__Excerpt provided__.
[BEGIN]

There's something incredibly satisfying, honest and natural about cooking a good meal over fire that you just can't achieve any other way. When you think about it, we've only been cooking with gas and electricity for a tiny length of time, but people have been cooking with fire for thousands of years. The smoky, earthy flavours that this method gives to food are a forgotten but wonderful seasoning. Even in winter, building a good campfire out in the wild after an outdoor ramble – or sticking an old pot on top of a fire in your back garden and cooking delicious food with your mates and a few beers – is one of the best things you can do.

At this time of year, a nice, slow-cooked chili con carne always goes down a storm. It's hearty, warming (especially if you pep it up with extra fresh chili) and can easily feed a lot of people. I wanted to make sure this one this had real attitude, so we're achieving brilliant depth of flavour by mixing dried chilies with fresh ones and adding fresh herbs. Serve it with whatever you fancy – spooned over steaming baked potatoes that have been slowly cooking in the fire is incredible, but charred flatbreads work well, too. When cooking outdoors, especially if you're out in the countryside, it's a good idea to do any chopping and veg prep before you leave, then store everything in sealable bags (keeping them separate, if necessary) to chuck straight into the pan when you're ready to cook. Served with popped kidney beans on the side to mix it up, as well as a lovely dollop of cooling sour cream, this will be a welcome, hot meal on any cold day.

[END]

__Task requirements__.
1 > For each statement below, decide whether it agrees with the passage on campfire cooking, answering yes or no and quoting the exact words from the passage that settle it.
(a) People have been cooking with gas and electricity for thousands of years.
(b) The chili gets its depth of flavor from a mix of dried and fresh chilies.
(c) The chopping and vegetable preparation should be done before leaving home.
2 > Render this sentence from the passage on campfire cooking in French: "It's hearty, warming (especially if you pep it up with extra fresh chili) and can easily feed a lot of people."
3 > Pick up the passage on campfire cooking after its final sentence and carry it forward in the same voice.

Excerpts of spatial question data:

[BEGIN]

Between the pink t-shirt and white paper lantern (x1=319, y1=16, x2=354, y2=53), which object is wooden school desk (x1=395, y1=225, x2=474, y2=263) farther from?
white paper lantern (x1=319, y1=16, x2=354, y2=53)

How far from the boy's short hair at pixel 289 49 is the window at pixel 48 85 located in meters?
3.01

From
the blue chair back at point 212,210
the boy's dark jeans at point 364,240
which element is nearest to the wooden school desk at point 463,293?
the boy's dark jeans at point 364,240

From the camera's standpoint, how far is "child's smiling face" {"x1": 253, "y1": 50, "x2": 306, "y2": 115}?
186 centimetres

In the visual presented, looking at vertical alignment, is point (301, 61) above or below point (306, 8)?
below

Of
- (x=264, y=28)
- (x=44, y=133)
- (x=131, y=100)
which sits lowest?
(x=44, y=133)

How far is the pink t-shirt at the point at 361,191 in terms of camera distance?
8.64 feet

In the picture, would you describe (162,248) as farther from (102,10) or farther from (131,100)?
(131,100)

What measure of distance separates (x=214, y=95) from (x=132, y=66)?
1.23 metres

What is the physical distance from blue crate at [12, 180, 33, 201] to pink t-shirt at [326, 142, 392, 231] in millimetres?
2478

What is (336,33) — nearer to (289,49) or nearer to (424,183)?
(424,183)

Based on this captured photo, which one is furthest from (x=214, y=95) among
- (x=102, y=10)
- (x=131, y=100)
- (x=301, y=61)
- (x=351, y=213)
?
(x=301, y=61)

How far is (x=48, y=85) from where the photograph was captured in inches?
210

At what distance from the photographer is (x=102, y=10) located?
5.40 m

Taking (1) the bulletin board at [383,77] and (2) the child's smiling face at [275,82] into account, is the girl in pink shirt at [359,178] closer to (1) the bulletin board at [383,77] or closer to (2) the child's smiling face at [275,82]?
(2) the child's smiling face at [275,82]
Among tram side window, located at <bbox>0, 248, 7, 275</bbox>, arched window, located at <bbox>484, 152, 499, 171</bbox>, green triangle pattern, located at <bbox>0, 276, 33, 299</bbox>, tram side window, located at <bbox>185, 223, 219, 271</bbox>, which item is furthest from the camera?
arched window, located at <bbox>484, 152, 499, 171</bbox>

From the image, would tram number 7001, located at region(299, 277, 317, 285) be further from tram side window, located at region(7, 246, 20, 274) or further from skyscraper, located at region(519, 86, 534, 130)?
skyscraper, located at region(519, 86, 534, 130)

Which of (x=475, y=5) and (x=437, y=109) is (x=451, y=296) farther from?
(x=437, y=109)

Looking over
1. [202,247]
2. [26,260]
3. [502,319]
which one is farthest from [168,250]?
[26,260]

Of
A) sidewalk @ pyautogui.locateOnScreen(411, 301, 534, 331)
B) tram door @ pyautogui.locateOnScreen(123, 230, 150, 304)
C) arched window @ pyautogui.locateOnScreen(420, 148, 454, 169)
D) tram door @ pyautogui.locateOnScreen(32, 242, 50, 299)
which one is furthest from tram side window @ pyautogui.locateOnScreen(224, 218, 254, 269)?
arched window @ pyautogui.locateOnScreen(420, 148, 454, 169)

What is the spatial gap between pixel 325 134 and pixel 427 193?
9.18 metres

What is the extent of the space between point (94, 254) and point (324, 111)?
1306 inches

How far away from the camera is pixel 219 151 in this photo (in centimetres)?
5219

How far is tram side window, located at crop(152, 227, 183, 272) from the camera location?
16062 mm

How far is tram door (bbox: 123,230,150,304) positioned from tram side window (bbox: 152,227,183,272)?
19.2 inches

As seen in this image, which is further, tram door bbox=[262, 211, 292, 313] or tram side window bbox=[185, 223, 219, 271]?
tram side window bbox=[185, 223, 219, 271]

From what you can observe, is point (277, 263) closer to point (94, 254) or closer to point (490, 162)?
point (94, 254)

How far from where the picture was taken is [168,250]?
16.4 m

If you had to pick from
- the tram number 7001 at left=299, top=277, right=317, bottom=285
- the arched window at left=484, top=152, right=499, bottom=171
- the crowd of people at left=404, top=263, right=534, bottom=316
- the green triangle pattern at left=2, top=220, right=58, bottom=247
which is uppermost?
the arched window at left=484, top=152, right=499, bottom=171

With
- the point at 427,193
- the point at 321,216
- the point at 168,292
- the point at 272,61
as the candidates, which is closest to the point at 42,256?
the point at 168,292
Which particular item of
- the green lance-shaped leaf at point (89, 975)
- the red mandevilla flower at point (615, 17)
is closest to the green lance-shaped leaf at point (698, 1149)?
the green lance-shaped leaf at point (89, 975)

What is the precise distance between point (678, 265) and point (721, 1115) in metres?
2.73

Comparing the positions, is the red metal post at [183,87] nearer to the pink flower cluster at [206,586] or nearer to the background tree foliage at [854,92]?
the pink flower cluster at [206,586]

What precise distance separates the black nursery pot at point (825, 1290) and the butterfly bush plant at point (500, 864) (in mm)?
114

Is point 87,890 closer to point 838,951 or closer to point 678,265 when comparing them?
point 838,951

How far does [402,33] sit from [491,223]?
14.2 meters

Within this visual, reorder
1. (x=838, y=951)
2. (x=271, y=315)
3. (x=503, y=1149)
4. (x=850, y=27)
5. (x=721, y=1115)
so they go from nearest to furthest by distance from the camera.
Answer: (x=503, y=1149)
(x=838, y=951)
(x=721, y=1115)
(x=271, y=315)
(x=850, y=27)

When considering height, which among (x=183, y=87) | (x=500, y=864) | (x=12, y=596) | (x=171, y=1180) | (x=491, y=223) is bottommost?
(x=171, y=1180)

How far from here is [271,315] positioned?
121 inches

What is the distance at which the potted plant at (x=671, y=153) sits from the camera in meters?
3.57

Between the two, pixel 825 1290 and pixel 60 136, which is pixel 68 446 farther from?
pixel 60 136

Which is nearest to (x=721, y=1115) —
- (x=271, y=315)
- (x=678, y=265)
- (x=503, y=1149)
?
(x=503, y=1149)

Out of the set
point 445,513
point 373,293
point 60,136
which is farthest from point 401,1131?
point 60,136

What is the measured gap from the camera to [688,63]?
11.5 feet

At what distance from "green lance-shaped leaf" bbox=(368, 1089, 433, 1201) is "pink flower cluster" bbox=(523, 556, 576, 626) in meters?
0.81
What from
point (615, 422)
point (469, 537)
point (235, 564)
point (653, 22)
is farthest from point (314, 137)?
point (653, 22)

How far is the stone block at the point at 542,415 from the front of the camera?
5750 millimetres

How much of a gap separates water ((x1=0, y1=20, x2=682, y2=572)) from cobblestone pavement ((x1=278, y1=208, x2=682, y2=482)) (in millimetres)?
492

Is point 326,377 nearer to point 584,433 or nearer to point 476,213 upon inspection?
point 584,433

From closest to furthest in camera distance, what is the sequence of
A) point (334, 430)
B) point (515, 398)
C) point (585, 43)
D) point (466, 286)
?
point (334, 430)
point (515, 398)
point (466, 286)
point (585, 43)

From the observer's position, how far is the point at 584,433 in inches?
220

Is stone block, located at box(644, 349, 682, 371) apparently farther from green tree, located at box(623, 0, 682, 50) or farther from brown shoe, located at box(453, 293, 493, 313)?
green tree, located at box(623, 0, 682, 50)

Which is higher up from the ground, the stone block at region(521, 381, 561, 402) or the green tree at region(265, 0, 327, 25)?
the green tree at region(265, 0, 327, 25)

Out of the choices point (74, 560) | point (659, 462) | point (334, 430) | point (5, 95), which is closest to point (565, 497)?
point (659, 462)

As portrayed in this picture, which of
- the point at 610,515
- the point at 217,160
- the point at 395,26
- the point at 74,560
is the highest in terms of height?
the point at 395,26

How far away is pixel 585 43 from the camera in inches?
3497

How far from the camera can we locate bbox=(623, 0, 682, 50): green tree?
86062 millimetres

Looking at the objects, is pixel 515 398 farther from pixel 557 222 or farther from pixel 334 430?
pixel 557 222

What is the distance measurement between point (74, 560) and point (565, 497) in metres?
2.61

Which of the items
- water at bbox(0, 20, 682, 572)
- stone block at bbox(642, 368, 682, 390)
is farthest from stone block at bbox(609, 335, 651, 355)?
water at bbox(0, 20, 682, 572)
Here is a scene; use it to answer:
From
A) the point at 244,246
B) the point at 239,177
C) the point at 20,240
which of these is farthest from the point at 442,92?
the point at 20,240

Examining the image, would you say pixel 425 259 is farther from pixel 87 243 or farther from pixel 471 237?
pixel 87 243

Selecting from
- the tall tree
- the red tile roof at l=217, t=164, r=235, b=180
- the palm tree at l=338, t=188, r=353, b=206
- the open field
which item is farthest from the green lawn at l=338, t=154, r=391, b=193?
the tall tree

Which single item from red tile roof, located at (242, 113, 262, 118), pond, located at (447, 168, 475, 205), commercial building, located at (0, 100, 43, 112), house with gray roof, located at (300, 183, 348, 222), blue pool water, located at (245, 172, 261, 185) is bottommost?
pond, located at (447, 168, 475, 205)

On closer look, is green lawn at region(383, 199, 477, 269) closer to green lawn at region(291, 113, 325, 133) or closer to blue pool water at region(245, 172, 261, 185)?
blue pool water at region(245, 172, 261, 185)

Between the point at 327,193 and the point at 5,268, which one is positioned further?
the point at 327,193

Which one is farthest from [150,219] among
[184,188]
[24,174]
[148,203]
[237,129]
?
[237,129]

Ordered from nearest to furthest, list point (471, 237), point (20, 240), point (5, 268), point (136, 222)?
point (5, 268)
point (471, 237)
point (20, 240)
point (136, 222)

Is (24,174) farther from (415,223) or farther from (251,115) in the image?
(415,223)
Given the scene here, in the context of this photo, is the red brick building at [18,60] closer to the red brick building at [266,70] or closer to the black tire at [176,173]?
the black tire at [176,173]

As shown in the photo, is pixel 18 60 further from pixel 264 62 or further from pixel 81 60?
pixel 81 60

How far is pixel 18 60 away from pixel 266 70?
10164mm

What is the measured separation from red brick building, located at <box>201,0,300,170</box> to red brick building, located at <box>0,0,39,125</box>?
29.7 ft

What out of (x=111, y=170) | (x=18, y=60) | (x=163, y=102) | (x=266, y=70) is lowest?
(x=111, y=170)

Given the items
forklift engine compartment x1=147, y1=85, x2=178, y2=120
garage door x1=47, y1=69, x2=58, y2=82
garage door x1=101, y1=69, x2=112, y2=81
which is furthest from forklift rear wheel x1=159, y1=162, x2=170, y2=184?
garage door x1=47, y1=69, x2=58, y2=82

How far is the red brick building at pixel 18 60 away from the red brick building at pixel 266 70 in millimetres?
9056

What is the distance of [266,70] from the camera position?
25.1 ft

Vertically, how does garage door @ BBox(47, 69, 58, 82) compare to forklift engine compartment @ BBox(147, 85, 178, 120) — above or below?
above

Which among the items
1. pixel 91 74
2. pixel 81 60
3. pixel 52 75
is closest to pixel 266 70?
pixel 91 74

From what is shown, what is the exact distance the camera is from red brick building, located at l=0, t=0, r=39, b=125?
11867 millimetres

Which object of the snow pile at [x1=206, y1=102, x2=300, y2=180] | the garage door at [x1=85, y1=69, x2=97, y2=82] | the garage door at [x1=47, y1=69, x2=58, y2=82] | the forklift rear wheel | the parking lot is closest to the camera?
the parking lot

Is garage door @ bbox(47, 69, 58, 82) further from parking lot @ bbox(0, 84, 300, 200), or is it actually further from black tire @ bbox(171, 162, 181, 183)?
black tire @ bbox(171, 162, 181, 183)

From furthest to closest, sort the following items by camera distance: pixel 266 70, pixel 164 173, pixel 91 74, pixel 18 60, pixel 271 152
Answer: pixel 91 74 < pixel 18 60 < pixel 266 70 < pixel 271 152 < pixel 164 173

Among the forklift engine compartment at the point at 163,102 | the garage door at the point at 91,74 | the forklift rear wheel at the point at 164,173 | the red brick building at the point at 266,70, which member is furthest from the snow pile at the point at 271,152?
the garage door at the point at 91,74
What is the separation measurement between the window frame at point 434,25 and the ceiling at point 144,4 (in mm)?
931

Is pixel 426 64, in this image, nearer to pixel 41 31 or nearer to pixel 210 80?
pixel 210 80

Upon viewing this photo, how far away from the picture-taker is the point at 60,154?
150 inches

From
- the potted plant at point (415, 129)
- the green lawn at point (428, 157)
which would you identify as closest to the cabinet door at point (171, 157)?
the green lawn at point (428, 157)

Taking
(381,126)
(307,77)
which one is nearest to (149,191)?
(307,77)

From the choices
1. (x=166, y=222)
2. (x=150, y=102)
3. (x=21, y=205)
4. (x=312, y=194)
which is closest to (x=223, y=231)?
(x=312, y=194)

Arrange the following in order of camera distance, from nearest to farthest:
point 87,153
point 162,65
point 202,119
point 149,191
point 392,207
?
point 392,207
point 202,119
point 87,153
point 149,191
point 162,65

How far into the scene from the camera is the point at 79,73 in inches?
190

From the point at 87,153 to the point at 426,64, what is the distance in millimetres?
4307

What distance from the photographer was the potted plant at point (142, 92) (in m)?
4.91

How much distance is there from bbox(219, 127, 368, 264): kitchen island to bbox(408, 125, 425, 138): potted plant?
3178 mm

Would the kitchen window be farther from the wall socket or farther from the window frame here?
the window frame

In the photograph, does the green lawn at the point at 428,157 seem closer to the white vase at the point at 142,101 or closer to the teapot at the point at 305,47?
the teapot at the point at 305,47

[END]

__In response__.
1 >
(a) No: "we've only been cooking with gas and electricity for a tiny length of time, but people have been cooking with fire for thousands of years"
(b) Yes: "we're achieving brilliant depth of flavour by mixing dried chilies with fresh ones"
(c) Yes: "it's a good idea to do any chopping and veg prep before you leave"

2 > Il est copieux, réchauffant (surtout si vous le relevez avec davantage de piment frais) et peut facilement nourrir beaucoup de monde.

3 >
Servings: 10

Ingredients

2 dried chilies, such as chipotle

2 large red onions

4 garlic cloves

1 big bunch fresh coriander

3 fresh red chilies

Olive oil

2 carrots

1½ tablespoons sweet smoked paprika

1 stick of cinnamon

1 tablespoon cumin seeds

1 pound (500 grams) pasture-raised minced beef

1 pound (500 grams) pasture-raised minced pork

4 369-ml tins of plum tomatoes

Salt and pepper to taste

3 bell peppers (a mix of colours)

2 400-gram tins of kidney beans

Sour cream

Method

In a bowl, cover the dried chilies with boiling water and leave to rehydrate.

Peel and finely chop the onions and garlic, pick the coriander leaves, then finely chop the stalks. Deseed and finely slice the fresh chilies.

Put a large, dry, sturdy saucepan over a medium heat and, once hot, add 1 tablespoon of oil, followed by the onions, garlic, coriander stalks and most of the fresh chili. Cook for 10 minutes, or until the onion is soft but not coloured.

Peel and finely chop the carrots, and stir them into the pan with the paprika, cinnamon stick and half the cumin seeds. Fry for 5 minutes.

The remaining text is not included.